What Is Common Law Marriage
Simply living together is not enough to constitute a common law marriage.
In the United States, common law marriages can be created only within ten states. Alabama, Colorado, Iowa, Kansas, Montana, North Carolina, Oklahoma, Rhode Island, South Carolina, and Texas, as well as the District of Columbia, consider common law marriage as legally binding as any other recognized marital status.
In all other states, common law marriage – known outside of the United States as marriage by habit and repute, de facto marriage, and informal marriage – has no legal consequences. If, however, a common law marriage between a couple was created validly within a common law state, all other states will recognize it also. It simply cannot be created within them. For example, a common law marriage which was created in Alabama will also be valid in California, even though California has no common law marital status itself. This is done under the principles of comity.
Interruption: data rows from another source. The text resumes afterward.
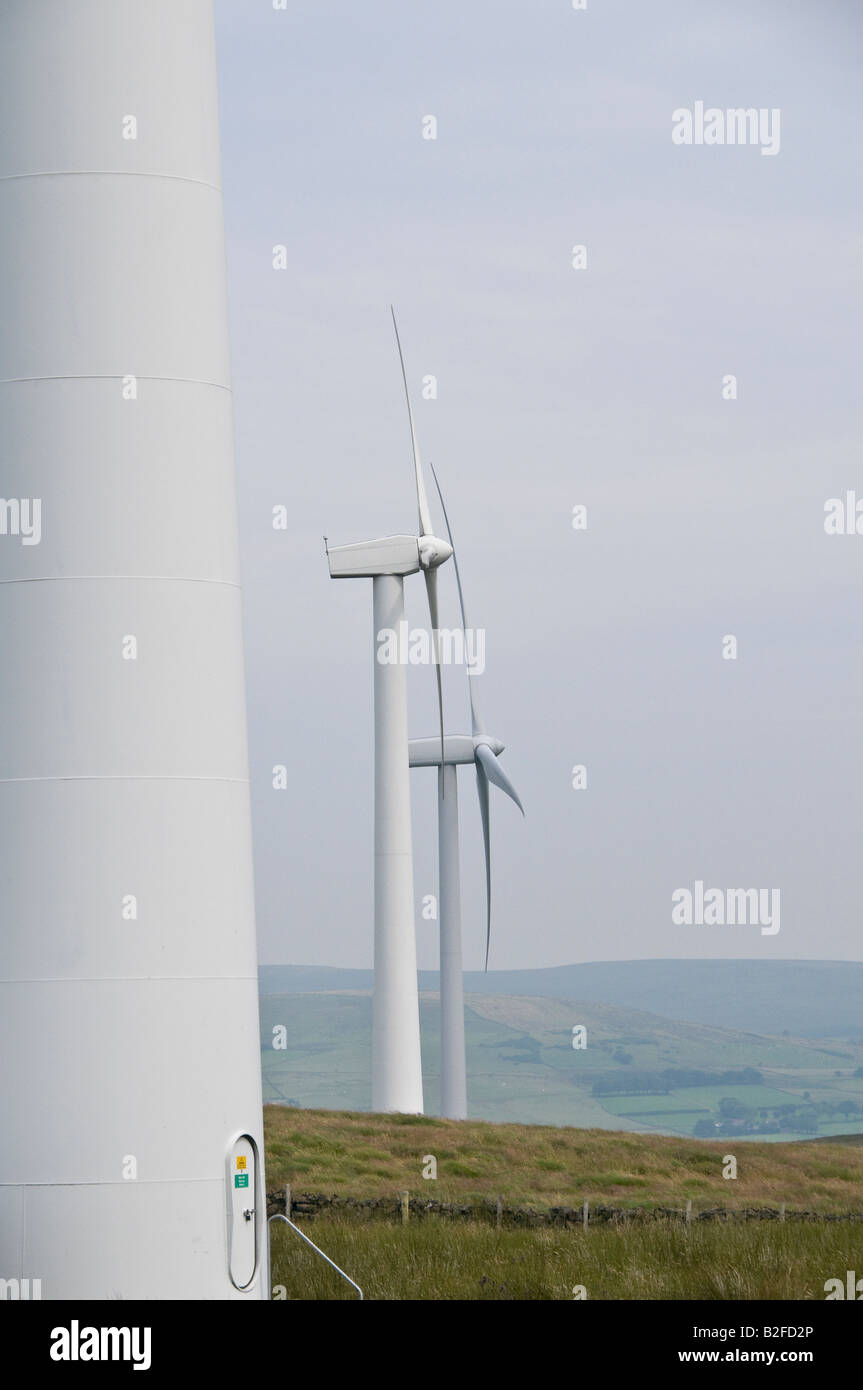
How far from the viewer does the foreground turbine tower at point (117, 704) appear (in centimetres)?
1364

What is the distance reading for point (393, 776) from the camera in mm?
44625

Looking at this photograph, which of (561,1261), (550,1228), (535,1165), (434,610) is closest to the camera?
(561,1261)

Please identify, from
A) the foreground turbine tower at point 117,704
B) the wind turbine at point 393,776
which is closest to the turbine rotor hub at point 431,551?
the wind turbine at point 393,776

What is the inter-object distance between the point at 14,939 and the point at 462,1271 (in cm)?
845

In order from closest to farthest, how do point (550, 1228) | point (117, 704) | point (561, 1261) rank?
1. point (117, 704)
2. point (561, 1261)
3. point (550, 1228)

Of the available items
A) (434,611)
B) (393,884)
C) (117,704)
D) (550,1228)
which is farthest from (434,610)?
(117,704)

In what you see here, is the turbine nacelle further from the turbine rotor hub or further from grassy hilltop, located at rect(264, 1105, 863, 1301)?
grassy hilltop, located at rect(264, 1105, 863, 1301)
Utah will recognize common law marriage only when it has been validated by a court, and New Hampshire will allow it for probate purposes alone.
In comparison to regular ceremonial marriage, a common law marriage is not licensed by governmental entities and they are not solemnized. There is no such thing as a “common law divorce,” although Texas will allow common law marriages to be annulled. In order to dissolve the marriage, the process is the same as with a ceremonial marriage; it must be done through a trial court. A probate or family court will normally be used.
As with ceremonial marriages, a common law marriage cannot be created when one or both partners are at that time married civilly to other parties, until dissolution of the previous marriage is complete.
The only state to currently recognize same-sex common law marriages is Iowa, but this has been untested in court. No other states permit common law marriages between same-sex couples.